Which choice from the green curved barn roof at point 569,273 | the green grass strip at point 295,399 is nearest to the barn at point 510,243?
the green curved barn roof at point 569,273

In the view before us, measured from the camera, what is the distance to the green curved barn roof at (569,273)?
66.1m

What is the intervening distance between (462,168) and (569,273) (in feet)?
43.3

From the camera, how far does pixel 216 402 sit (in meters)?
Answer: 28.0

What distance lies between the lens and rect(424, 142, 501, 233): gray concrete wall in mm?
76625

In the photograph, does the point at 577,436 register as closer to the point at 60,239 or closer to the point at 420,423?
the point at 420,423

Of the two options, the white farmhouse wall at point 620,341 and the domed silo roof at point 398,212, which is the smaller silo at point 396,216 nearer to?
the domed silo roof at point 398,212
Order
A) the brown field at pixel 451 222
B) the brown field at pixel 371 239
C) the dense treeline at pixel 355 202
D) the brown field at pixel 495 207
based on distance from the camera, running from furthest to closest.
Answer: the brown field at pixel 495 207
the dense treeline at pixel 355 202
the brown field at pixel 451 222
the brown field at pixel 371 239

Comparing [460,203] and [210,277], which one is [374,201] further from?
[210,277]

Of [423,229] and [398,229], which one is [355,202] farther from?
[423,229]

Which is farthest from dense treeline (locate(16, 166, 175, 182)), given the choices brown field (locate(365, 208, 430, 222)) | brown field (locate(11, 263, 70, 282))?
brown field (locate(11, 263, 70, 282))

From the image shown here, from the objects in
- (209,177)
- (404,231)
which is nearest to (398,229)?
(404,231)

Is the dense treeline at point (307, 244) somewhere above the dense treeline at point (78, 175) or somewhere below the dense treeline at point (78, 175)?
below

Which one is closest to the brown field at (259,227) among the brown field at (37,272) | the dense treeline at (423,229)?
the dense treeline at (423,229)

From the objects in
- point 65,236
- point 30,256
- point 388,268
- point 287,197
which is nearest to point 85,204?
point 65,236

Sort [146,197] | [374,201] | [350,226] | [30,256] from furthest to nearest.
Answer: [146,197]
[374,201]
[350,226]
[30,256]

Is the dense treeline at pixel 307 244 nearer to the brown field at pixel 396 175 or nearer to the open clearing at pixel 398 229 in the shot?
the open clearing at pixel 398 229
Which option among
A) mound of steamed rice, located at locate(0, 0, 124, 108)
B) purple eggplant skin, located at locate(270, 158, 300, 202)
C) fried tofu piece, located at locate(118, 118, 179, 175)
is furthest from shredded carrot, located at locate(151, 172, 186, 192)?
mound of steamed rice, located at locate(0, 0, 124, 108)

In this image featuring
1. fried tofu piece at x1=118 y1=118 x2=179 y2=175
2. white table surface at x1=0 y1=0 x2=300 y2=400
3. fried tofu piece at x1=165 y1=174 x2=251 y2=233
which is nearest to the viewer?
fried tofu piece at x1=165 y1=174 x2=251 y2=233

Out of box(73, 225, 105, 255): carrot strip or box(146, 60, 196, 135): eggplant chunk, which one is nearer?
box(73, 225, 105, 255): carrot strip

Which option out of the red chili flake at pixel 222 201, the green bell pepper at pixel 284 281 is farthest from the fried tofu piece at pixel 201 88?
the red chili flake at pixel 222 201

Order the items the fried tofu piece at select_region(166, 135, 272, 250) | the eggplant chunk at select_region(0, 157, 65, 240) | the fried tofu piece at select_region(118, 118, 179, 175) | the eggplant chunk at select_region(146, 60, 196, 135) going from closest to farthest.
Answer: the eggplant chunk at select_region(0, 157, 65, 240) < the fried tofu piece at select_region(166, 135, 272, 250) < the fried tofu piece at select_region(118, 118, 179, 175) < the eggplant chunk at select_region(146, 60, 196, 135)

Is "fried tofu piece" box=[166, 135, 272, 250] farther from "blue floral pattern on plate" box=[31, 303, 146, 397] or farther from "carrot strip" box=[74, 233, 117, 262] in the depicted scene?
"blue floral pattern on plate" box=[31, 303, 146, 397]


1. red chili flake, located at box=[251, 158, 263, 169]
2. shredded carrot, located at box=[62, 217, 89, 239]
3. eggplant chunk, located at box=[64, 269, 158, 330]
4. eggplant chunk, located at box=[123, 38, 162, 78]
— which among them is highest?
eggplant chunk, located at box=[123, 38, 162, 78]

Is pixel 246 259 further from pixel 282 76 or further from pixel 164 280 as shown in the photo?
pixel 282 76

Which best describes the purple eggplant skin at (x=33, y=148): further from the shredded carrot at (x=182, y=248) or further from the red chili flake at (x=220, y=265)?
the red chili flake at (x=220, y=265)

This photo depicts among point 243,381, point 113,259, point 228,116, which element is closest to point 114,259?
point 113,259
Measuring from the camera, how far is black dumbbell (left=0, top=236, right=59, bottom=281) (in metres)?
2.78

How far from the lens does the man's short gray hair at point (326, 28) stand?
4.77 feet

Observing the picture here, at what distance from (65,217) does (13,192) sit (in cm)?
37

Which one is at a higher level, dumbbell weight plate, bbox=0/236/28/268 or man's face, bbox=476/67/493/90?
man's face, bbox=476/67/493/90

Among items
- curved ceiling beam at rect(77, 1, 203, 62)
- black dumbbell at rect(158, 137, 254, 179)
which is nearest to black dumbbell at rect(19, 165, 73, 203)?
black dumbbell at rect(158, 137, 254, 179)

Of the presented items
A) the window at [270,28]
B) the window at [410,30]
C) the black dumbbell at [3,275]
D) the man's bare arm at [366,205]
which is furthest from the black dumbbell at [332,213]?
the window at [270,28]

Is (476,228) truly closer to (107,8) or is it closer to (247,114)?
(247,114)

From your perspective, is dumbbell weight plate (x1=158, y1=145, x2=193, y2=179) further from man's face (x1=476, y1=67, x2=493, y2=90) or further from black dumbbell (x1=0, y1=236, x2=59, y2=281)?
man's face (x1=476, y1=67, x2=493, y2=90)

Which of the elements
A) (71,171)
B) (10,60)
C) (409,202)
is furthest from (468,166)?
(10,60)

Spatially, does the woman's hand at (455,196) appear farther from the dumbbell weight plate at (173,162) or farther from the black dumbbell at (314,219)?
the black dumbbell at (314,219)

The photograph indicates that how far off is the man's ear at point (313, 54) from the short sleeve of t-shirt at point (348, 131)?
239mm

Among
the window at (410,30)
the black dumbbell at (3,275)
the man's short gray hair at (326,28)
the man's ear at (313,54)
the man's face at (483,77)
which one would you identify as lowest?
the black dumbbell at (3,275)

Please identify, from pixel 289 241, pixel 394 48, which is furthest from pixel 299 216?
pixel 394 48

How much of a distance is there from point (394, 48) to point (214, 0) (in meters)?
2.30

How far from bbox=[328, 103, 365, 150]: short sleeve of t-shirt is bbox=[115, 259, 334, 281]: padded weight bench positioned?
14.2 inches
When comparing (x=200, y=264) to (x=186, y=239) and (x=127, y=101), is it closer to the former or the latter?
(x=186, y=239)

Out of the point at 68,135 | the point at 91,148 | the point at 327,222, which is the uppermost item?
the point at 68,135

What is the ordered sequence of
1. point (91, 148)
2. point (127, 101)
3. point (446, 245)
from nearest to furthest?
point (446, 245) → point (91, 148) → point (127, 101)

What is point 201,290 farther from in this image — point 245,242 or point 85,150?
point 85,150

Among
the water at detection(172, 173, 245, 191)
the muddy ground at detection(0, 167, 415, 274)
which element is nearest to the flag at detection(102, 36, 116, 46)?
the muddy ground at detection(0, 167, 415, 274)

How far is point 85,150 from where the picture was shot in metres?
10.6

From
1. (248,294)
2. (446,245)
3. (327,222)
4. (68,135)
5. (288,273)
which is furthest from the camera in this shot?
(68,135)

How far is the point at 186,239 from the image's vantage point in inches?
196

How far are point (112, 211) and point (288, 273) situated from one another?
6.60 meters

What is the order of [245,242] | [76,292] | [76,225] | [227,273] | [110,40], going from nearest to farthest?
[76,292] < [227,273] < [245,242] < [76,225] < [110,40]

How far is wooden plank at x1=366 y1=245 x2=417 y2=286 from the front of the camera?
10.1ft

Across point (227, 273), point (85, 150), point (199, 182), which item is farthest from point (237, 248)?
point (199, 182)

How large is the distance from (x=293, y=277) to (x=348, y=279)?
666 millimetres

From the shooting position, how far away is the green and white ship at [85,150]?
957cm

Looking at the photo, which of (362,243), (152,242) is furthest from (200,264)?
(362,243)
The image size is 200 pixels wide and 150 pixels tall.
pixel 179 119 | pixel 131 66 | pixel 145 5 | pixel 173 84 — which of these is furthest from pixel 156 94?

*-*-*

Stated problem: Return exactly the lines of the data, and only those, from the line with "Across point (227, 273), point" through the last line, inclusive.

The output:
Across point (227, 273), point (85, 150), point (199, 182), which item is farthest from point (237, 248)?
point (199, 182)

How large is the distance from (x=293, y=277) to (x=348, y=279)?
666 millimetres

From the shooting position, how far away is the green and white ship at [85,150]?
957cm

Looking at the photo, which of (362,243), (152,242) is furthest from (200,264)?
(362,243)
The image size is 200 pixels wide and 150 pixels tall.
pixel 179 119 | pixel 131 66 | pixel 145 5 | pixel 173 84 — which of these is furthest from pixel 156 94?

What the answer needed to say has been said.